Postoperative Concept

Primarily, planned ECLS or ECMO support should not extend into the postoperative ICU therapy. Nevertheless, weaning from the extracorporeal support is less standardized and some recommendations are published online (www.elso.org). The weaning process from vaECMO and vvECMO may be different. The main postulation must be an optimal assessment of cardiac and pulmonary recovery before the decision to decannulate. For vvECMO, the procedure is more straightforward. Full lung function recovery corresponds with ventilator settings which allow protective ventilation. The pump flow could be stepwise reduced to 1.5 l/min while gaseous flow parallel is shut off. If oxygenation and ventilation remain stable, the system should be removed. Removal of vaECMO depends on involvement of cardiovascular structures in the surgical procedure and hemodynamic situation. Echocardiographic assessment facilitates the decision. The current status of anticoagulation of the patient should be tested before the ECMO system is removed in the OR and decannulation with manual compression is carried out [32].

Perspectives

The ECLS technology as a successful tool to manage oxygenation, hypercapnia, and hemodynamic support may lead to thoracic surgery to increased use in elective pulmonary procedures. Nevertheless, decision making is individual, depends on institutional expertise, and should be made conservative.

Conclusions

  • The indications of ECLS in thoracic surgery besides lung transplantation are mainly airway resection and reconstructive surgery in patients with obstructive tracheobronchial airway diseases.
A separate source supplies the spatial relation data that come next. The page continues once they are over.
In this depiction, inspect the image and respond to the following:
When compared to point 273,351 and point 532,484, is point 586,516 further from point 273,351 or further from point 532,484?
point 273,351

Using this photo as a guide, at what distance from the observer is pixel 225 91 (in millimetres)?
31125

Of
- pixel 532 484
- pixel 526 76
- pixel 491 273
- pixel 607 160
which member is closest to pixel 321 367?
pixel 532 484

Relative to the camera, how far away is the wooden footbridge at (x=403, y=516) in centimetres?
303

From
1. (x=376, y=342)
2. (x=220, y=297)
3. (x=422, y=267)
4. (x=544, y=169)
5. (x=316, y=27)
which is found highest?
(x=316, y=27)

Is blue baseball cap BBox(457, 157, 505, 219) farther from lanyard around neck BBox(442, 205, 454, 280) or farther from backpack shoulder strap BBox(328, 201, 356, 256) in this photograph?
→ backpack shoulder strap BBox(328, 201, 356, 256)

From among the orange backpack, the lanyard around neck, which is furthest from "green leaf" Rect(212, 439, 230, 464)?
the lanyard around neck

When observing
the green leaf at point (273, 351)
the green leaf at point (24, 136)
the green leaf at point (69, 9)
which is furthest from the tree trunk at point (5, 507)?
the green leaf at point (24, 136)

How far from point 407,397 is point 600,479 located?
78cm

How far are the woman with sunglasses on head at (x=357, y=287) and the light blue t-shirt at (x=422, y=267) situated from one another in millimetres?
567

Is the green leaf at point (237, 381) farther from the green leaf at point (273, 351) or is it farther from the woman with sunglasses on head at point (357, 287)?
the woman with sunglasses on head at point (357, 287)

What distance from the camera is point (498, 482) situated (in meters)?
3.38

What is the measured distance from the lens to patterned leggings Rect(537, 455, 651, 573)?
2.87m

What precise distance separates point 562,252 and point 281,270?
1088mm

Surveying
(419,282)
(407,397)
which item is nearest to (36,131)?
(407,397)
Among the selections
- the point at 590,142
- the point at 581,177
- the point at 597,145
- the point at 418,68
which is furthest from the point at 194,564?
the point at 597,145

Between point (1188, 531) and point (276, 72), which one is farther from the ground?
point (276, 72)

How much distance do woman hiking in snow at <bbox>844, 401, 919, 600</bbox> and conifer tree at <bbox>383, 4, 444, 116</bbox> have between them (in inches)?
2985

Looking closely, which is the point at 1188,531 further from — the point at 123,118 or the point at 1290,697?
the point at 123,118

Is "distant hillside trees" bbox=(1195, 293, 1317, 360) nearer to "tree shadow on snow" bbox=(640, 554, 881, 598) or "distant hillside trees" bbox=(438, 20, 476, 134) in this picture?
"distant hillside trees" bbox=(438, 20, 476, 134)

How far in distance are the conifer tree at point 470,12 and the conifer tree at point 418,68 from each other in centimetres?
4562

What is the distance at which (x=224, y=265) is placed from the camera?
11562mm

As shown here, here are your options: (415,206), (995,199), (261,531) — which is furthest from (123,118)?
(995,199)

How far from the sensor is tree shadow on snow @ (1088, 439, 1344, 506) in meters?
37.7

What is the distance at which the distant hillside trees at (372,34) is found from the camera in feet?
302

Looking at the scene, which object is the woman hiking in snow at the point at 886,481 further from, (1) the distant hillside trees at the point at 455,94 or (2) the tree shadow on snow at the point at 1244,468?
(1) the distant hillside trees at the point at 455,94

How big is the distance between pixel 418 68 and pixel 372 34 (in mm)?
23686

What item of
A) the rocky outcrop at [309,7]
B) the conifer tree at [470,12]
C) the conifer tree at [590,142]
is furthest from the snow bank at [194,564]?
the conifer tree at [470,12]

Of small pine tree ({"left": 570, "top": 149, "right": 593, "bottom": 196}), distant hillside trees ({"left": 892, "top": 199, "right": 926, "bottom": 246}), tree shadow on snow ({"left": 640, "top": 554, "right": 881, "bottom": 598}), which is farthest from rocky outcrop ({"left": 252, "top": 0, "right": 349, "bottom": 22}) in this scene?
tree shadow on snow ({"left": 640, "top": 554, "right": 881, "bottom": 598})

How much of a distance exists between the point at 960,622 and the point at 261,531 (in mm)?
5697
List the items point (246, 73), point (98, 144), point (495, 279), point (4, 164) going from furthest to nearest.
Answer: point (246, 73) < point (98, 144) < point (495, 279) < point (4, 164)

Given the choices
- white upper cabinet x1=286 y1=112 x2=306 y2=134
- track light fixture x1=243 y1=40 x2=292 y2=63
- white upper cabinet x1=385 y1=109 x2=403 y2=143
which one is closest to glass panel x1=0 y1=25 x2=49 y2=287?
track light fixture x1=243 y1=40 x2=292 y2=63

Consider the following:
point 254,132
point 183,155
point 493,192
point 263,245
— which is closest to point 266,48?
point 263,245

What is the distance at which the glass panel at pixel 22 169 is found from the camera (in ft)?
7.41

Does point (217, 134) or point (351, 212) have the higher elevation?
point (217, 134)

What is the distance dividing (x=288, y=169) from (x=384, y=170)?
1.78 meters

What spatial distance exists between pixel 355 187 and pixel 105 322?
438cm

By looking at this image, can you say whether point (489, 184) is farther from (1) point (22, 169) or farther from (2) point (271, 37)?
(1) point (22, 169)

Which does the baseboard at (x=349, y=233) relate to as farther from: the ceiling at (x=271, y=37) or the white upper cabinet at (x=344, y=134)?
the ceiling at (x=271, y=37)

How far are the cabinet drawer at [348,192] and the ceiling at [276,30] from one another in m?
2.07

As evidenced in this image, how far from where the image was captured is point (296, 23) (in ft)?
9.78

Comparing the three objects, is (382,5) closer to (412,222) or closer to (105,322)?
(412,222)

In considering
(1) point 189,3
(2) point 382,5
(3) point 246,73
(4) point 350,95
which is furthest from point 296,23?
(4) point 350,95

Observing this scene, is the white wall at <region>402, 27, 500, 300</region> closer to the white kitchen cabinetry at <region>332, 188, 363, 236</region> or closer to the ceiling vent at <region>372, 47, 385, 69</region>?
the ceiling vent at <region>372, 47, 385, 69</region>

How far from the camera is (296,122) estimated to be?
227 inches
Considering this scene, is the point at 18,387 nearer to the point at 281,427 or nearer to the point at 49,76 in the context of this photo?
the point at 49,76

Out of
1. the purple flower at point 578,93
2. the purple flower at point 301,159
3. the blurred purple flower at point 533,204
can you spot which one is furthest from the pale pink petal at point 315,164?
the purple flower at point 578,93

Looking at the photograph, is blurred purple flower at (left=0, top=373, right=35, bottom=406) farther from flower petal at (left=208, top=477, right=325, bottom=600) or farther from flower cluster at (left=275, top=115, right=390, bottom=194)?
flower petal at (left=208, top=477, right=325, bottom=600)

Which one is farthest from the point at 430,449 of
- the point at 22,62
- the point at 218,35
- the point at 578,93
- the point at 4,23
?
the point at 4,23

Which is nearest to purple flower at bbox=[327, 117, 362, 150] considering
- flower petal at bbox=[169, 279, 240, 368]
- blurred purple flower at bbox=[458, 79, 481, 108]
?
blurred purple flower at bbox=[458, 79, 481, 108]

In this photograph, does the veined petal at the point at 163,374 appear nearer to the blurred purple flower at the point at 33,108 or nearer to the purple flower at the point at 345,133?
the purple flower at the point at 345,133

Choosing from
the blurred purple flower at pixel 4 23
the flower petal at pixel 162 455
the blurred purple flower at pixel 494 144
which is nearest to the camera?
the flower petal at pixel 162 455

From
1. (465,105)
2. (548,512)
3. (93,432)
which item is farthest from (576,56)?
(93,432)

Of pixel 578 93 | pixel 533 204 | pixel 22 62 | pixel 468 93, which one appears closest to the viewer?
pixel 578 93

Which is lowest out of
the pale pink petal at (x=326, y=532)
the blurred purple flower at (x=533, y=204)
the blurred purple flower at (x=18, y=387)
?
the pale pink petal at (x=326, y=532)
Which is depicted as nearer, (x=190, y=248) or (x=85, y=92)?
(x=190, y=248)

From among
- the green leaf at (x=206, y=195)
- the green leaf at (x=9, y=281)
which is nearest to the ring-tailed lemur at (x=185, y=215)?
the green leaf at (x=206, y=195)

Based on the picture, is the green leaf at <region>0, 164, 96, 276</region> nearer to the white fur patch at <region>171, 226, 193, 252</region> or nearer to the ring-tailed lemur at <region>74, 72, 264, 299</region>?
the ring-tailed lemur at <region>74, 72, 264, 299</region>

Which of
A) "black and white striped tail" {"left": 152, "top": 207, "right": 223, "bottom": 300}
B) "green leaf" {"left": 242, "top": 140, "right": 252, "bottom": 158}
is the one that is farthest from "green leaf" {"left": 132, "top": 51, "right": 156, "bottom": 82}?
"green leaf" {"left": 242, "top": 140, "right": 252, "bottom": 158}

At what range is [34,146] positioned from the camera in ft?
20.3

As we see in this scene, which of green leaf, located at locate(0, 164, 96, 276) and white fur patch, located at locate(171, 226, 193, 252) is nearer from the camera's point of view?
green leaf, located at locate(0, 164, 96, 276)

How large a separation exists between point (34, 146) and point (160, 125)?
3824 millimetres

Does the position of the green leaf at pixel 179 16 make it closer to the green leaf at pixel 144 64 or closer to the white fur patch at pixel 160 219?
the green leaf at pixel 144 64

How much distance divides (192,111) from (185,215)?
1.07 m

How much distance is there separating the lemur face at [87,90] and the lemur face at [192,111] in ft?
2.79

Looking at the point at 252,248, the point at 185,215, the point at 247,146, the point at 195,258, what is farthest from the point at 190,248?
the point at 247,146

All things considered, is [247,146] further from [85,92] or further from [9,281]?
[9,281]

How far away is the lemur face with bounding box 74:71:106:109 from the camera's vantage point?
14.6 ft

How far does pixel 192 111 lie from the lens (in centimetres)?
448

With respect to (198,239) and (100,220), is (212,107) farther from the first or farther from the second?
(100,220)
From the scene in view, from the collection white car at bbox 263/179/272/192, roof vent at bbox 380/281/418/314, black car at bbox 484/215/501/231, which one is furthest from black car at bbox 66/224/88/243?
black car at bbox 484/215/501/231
  • Rare indications are lung surgery in patients with poor pulmonary reserve and difficulty or impossibility one-lung ventilation.

  • The intraoperative management of ECMO during thoracic surgery needs professional expertise.

  • The configurations and the application of ECLS are complex and may be associated with various complications (i.e., cannulation, technology, anticoagulation).

  • The use of ECLS for thoracic surgery is a treatment for specialized centers.